DOCUMENT PASSAGE »
──────────

# Masks!



## red (May 10, 2008)

I swear, what us women won't do for the "sake of beauty"

Masks are great, not sure if they really work ...but psychologically makes us feel better .. so here it goes 

Ok I'll go first, today I did a mask to cleanse the pores, its by Origins, it's got charcoal in it 
	

	
	
		
		

		
			










thanks for not laughing, but if you do, I'll laugh with you


----------



## Beauty Mark (May 10, 2008)

My favorites are the Queen Helene ones... cheap and effective. I even got my boyfriend into using it


----------



## Sparklevixen81 (May 11, 2008)

I'm not laughing at you, I use that Origins one too! I found one today that people.com reccomended that is from pangea organics, might check that out after finals are over.


----------



## quinntastic (May 12, 2008)

──────────

DATASET CONTENT »
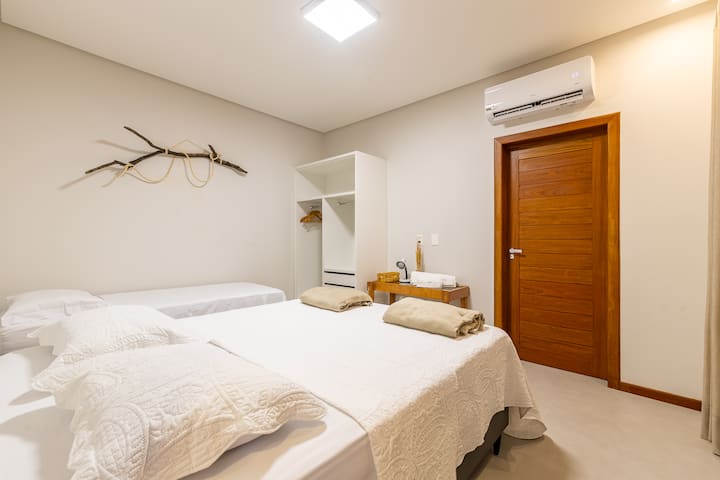 Prostran i udoban apartman s terasom, opremljen bračnim krevetom i jednim krevetom za jednu osobu, idealan za parove, prijatelje ili obitelji. Prostor je klimatiziran, lijepo uređen s rustikalnim elementima, ima otvoreni ormar i puno posteljine.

──────────

ACTIONS TO TAKE »
A) Print the portion of the masks thread starting with "## Sparklevixen81 (May" and going on through "finals are over.".
B) List every username that heads a post in the masks thread.
C) Write the next part of the forum thread about masks, picking up from where it stops.

ANSWER SECTION »
A)
## Sparklevixen81 (May 11, 2008)

I'm not laughing at you, I use that Origins one too! I found one today that people.com reccomended that is from pangea organics, might check that out after finals are over.

B)
- red
- Beauty Mark
- Sparklevixen81
- quinntastic

C)
Clear Improvement is one of my favorites!  I also use Drink Up by Origins.  That is my favorite skin care line.


----------



## ratmist (May 12, 2008)

Quote:

   Originally Posted by *Beauty Mark* 

 
_My favorites are the Queen Helene ones... cheap and effective. I even got my boyfriend into using it_

 





  I agree.  My favourite is Queen Helene's Mint Julep mask.  It is the best I've ever used.  I wish they sold it in the UK.  I have to import it from the US or stock up when I'm at home.


----------



## Temptasia (May 12, 2008)

The three I use:
1. Aspirin Mask
2. Origins Clear Improvement Active Charcoal mask
3. Origins Clean Energy deep cleansing oil (massage, leave on for 5 minutes, then rinse off)

I use the charcoal mask too


----------



## elektra513 (May 12, 2008)

Origins Clear Improvement is like the Dyson of facial masks, man!!! Hardcore 
	

	
	
		
		

		
		
	


	




I need to buy more...hmm

Right now I use (rarely) Murad Clarifying mask. It's good too. If only in my head it makes it all better 
	

	
	
		
		

		
		
	


	




Another vote for the oldie but goodie queen helene mint julep...


----------



## MAC_mallory (May 13, 2008)

that mint julep mask makes my sensitive skin burn soooo badly =[


----------



## widdershins (Jun 14, 2008)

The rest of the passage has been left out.